### ИСХОДНЫЙ ТЕКСТ

##########

Мой голос звучит как фон везде, где бы я хотел, чтобы он был. Он звучит на фоне ее собственных переживаний, находящихся в центре внимания пациентки.

(Erickson & Rossi, 1979, p. 291)

Вы можете назвать это явление как хотите. Я называю его гипнозом, релаксацией и другими терминами. Мне нравится называть это комфортным самоосознаванием, и я пытаюсь обучить своих пациентов такому комфортному самоосознаванию. И я бы хотел, чтобы все вы время от времени могли испытывать состояние подобного осознавания, возникающего некоторым образом внутри вас.

(ASCH, 1980, Запись лекции, 16. 07. 1965)

Медитация — это размышление о самом себе, размышление легкое и свободное; удивление перед тем, что «Я» предлагает самому себе.

(Erickson & Lustig, 1975, Vol, 2, p. 5)

Хаксли описывает легкий транс как «переключение интереса от вешнего мира к внутреннему». При этом меньше внимания уделяется внешнему, а больше — внутренним субъективным ощущениям. Внешнее тускнеет, становится скрытым; начинают преобладать внутренние субъективные ощущения, пока не достигается состояние некоторого равновесия, в котором у субъекта возникает чувство, что он понимает внешнюю реальность, но без мотива взаимодействовать с ней [1965].

(Erickson, 1980, Vol, I, 3, p. 90)

Поле сознания сужается, и все внешние раздражители, за исключением предлагаемых гипнотизером, утрачивают свою значимость. Постепенно субъект полностью утрачивает контакт с внешним миром, сохраняя его только лишь с оператором.

(Erickson, 1934, p. 612)

Гипноз создает связь с внутренней реальностью

По мере того как субъекты успешно отказываются от прежней ориентации на внешнюю реальность и сосредоточиваются на внутренних событиях, они начинают все меньше и меньше зависеть от свойств внешней реальности, обычно создающей контекст для восприятия и реагирования, придающий им свое значение и структурирующий их. Так, соображения, связанные с внешней реальностью, постепенно замещаются обретаемым на внутреннем уровне субъективным пониманием того, что именно является реальным. Эти внутренние конструкции могут создаваться гипнотизером путем специфических внушений или же самим субъектом в результате их собственных идиосинкразических представлений о том, чем является гипноз. В сущности, во время гипноза возникает новый контекст переживаний и поведения, после чего все реакции субъекта будут проявляться в пределах данного нового контекста. Что именно является реальным для субъекта, теперь определяется только на внутреннем уровне и не зависит более от внешних событий или обстоятельств. Это подобно тому, как будто загипнотизированный субъект вступает в новый мир, в котором обычные правила и события реальности более не могут применяться, замещаясь новыми законами, создаваемыми во внутреннем мире.

##########

### РАЗДЕЛ ДАННЫХ

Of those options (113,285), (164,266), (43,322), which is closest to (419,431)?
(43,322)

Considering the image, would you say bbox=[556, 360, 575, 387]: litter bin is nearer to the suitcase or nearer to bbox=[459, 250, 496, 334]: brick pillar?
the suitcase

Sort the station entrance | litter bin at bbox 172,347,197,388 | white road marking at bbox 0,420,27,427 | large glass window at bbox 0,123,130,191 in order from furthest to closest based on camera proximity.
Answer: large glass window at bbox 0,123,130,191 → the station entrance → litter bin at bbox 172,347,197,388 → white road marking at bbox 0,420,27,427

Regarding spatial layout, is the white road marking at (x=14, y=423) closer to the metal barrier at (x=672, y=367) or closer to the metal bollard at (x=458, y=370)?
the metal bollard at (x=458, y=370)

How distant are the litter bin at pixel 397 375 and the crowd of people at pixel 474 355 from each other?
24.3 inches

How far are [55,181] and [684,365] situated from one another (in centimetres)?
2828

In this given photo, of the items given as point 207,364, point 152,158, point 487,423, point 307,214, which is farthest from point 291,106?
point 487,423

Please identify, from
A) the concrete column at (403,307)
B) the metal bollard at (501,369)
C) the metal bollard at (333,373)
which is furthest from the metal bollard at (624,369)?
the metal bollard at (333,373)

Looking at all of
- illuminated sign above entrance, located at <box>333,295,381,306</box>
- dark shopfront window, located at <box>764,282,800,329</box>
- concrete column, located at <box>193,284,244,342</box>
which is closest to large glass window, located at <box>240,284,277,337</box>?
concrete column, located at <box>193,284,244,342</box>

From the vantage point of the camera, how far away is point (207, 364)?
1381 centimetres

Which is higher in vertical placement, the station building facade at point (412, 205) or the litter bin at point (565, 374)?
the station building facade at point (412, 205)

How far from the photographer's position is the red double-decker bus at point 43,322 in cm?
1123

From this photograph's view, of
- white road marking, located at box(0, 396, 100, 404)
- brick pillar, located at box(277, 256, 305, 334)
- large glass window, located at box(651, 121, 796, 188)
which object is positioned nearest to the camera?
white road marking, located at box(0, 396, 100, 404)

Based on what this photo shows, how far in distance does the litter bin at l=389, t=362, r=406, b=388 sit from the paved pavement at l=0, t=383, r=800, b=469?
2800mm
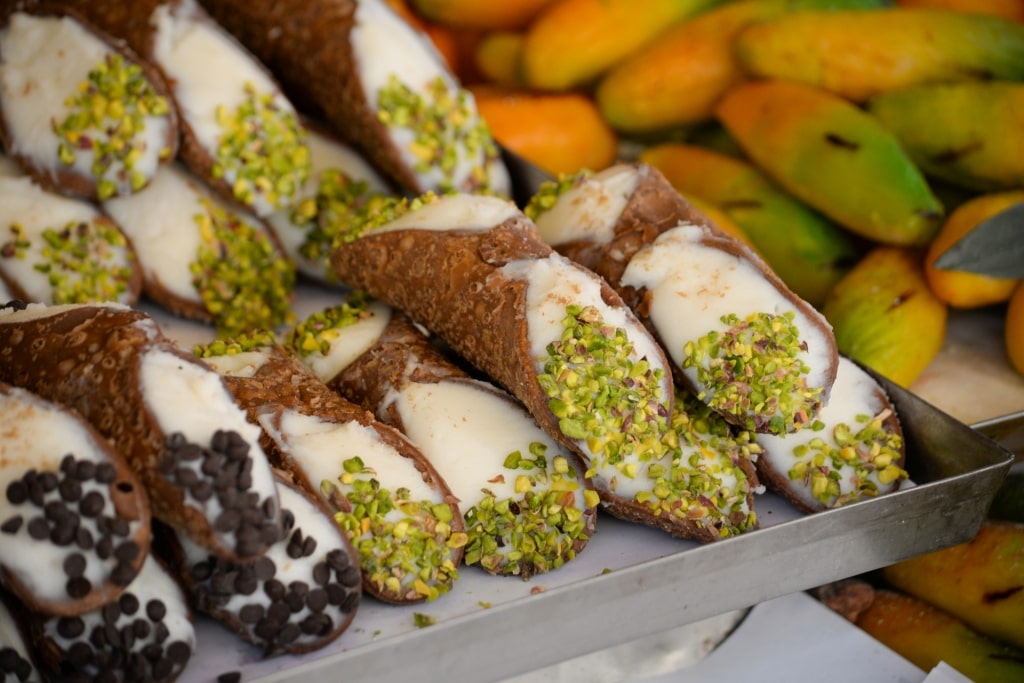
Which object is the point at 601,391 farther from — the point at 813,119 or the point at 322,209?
the point at 813,119

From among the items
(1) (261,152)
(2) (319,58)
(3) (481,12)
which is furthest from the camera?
(3) (481,12)

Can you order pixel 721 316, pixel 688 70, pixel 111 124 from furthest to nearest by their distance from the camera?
1. pixel 688 70
2. pixel 111 124
3. pixel 721 316

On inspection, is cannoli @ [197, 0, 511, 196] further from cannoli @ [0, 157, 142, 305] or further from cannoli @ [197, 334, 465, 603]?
cannoli @ [197, 334, 465, 603]

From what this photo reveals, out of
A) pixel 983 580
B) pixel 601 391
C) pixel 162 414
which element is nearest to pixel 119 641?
pixel 162 414

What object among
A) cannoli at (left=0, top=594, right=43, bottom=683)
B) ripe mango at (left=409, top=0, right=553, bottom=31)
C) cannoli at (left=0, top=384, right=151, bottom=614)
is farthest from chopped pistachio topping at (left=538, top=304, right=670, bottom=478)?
ripe mango at (left=409, top=0, right=553, bottom=31)

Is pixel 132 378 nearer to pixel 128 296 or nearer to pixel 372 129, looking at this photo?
pixel 128 296

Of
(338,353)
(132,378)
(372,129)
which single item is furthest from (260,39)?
(132,378)
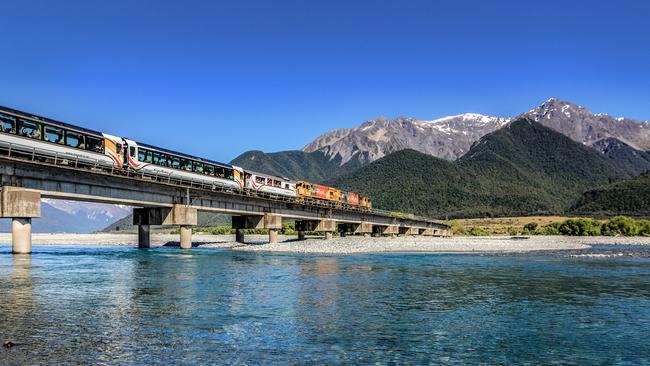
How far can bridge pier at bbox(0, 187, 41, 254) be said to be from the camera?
42250 mm

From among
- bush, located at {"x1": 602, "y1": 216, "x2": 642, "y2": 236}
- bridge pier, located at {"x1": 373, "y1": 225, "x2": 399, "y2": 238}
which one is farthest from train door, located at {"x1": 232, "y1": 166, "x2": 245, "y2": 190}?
bush, located at {"x1": 602, "y1": 216, "x2": 642, "y2": 236}

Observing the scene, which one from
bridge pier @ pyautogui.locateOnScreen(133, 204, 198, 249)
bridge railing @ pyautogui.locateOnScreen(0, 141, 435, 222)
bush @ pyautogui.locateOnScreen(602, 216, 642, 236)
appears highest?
bridge railing @ pyautogui.locateOnScreen(0, 141, 435, 222)

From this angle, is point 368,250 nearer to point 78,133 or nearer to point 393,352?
point 78,133

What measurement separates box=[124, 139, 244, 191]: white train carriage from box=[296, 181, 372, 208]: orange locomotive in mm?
19761

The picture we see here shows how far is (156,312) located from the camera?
1980 centimetres

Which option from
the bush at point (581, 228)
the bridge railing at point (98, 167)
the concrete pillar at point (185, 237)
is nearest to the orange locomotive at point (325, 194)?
the bridge railing at point (98, 167)

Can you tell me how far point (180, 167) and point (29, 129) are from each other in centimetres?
2245

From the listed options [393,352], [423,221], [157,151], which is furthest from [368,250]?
[423,221]

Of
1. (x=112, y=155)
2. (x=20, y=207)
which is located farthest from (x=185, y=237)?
(x=20, y=207)

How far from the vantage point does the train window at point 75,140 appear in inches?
1900

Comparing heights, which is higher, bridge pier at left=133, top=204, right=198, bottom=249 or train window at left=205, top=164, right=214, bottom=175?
train window at left=205, top=164, right=214, bottom=175

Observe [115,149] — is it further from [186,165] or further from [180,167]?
[186,165]

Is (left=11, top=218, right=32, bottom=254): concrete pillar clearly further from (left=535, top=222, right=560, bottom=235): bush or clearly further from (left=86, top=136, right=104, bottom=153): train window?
(left=535, top=222, right=560, bottom=235): bush

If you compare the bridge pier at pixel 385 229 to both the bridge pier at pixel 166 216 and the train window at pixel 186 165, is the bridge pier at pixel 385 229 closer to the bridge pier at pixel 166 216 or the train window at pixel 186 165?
the train window at pixel 186 165
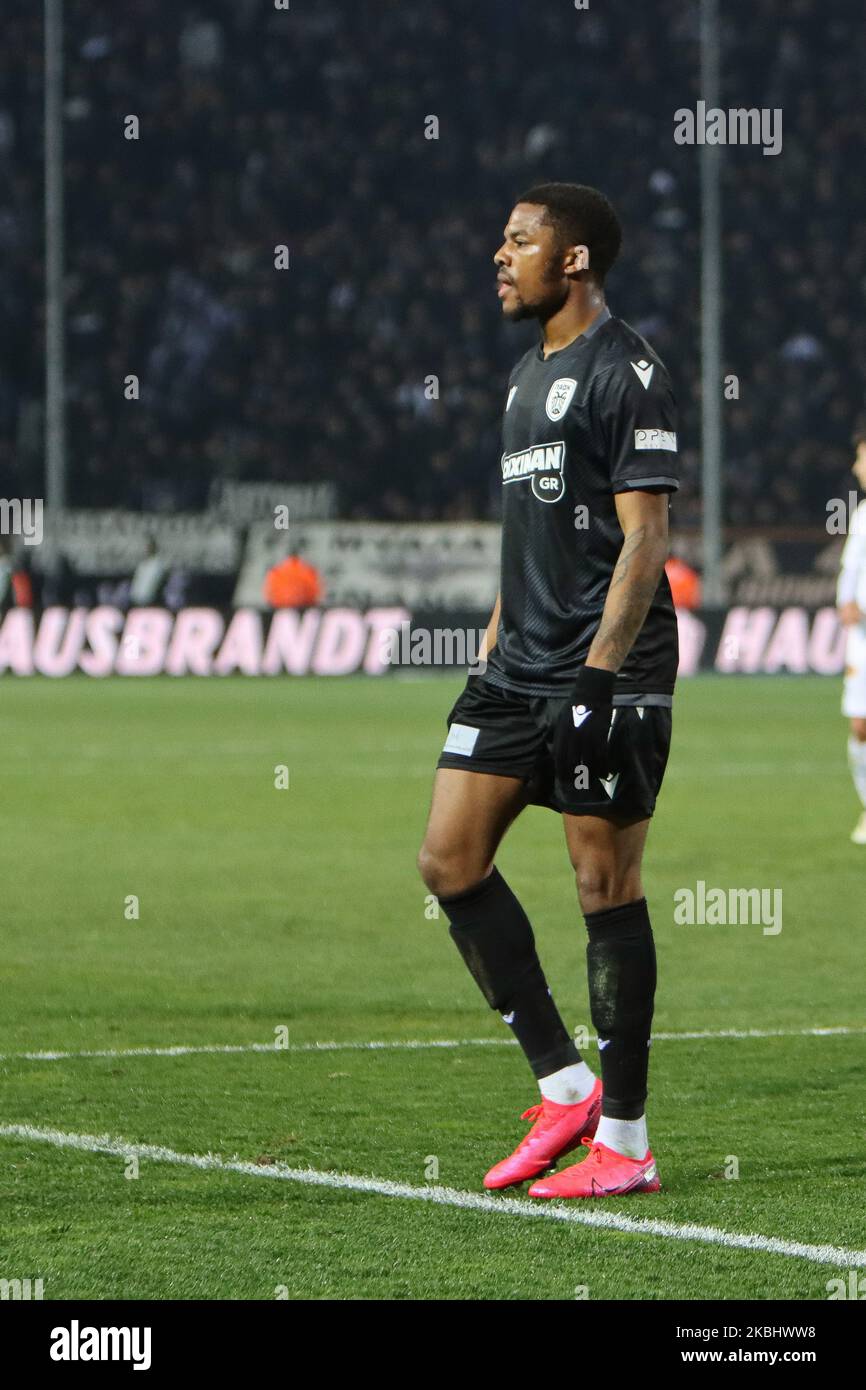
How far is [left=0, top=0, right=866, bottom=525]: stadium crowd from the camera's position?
3062cm

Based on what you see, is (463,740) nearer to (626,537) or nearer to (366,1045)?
(626,537)

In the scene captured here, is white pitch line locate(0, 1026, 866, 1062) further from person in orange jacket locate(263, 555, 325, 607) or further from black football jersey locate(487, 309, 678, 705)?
person in orange jacket locate(263, 555, 325, 607)


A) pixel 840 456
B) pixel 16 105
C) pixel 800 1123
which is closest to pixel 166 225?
pixel 16 105

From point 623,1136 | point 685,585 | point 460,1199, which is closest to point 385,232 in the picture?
point 685,585

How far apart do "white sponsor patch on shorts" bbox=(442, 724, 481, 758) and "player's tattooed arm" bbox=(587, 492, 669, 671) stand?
386 mm

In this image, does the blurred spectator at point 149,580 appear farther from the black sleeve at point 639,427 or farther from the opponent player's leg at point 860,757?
the black sleeve at point 639,427

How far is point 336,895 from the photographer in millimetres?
10117

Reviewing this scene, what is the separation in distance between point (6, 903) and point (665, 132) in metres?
26.0

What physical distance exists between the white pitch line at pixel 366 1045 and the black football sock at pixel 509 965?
4.94ft

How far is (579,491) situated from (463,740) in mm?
591

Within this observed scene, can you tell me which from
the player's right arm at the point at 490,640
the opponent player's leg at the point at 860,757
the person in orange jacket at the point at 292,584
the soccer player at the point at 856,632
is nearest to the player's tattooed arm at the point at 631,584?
the player's right arm at the point at 490,640

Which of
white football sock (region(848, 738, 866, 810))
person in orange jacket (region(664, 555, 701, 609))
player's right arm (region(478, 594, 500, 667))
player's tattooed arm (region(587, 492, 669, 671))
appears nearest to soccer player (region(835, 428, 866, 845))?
white football sock (region(848, 738, 866, 810))

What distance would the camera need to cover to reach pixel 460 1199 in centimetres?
476

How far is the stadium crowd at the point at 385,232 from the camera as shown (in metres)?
30.6
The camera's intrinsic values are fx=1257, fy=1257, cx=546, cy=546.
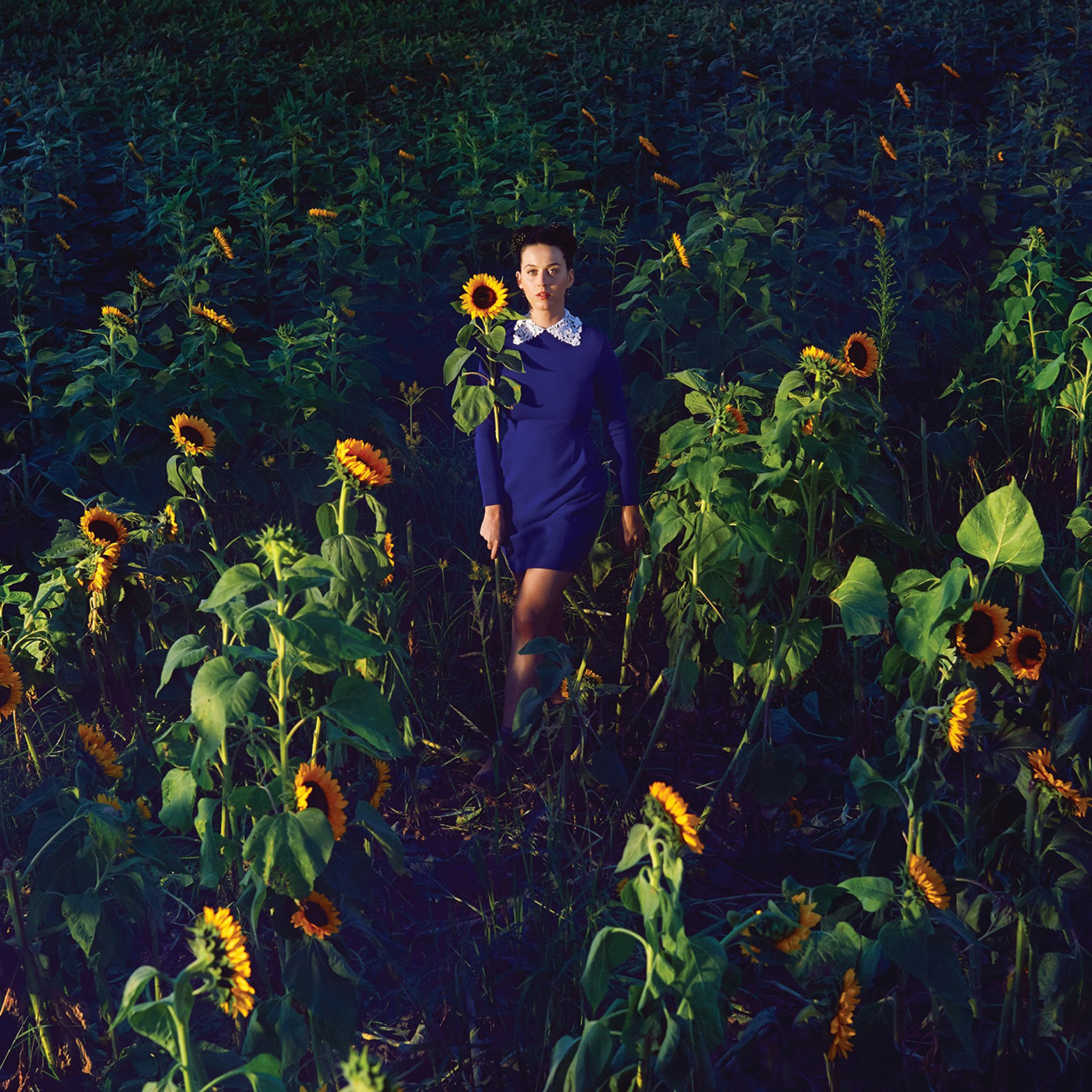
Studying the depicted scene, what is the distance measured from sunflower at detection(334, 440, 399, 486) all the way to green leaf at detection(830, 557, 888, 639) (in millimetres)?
1017

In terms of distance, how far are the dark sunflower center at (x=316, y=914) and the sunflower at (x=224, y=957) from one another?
348 mm

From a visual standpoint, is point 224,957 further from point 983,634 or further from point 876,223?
point 876,223

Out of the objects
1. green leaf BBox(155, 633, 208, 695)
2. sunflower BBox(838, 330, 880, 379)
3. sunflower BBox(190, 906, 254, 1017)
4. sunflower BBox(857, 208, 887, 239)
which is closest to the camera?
sunflower BBox(190, 906, 254, 1017)

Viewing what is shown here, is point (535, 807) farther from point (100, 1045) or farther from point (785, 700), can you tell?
point (100, 1045)

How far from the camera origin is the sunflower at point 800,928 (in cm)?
191

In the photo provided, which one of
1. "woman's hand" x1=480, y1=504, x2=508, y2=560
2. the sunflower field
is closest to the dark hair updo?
the sunflower field

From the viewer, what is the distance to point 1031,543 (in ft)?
7.40

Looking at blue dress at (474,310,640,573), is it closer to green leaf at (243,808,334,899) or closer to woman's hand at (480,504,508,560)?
woman's hand at (480,504,508,560)

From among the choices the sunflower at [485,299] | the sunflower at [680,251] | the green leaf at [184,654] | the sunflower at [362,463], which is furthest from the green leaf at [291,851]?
the sunflower at [680,251]

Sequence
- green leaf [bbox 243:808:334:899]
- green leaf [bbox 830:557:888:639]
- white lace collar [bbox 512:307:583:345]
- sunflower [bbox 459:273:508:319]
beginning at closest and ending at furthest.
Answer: green leaf [bbox 243:808:334:899] → green leaf [bbox 830:557:888:639] → sunflower [bbox 459:273:508:319] → white lace collar [bbox 512:307:583:345]

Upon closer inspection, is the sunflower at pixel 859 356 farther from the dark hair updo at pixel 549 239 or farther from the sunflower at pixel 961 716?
the sunflower at pixel 961 716

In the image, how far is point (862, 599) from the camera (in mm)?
2705

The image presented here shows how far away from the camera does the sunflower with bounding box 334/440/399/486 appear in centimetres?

##########

### СПИСОК ЗАДАНИЙ
1 – Приведите фрагмент текста о гипнозе от «Хаксли описывает легкий» до «лишь с оператором.», подставив «баланса» вместо «равновесия».
2 – С кем, согласно тексту о гипнозе, субъект сохраняет контакт, когда полностью утрачивает контакт с внешним миром?
3 – Выпишите все ссылки на источники, которые в тексте о гипнозе даны в круглых скобках.
Отвечайте, опираясь только на текст.

### ОТВЕТЫ ПО ПОРЯДКУ
1 –
Хаксли описывает легкий транс как «переключение интереса от вешнего мира к внутреннему». При этом меньше внимания уделяется внешнему, а больше — внутренним субъективным ощущениям. Внешнее тускнеет, становится скрытым; начинают преобладать внутренние субъективные ощущения, пока не достигается состояние некоторого баланса, в котором у субъекта возникает чувство, что он понимает внешнюю реальность, но без мотива взаимодействовать с ней [1965].

(Erickson, 1980, Vol, I, 3, p. 90)

Поле сознания сужается, и все внешние раздражители, за исключением предлагаемых гипнотизером, утрачивают свою значимость. Постепенно субъект полностью утрачивает контакт с внешним миром, сохраняя его только лишь с оператором.

2 – Только с оператором.

3 –
(Erickson & Rossi, 1979, p. 291)
(ASCH, 1980, Запись лекции, 16. 07. 1965)
(Erickson & Lustig, 1975, Vol, 2, p. 5)
(Erickson, 1980, Vol, I, 3, p. 90)
(Erickson, 1934, p. 612)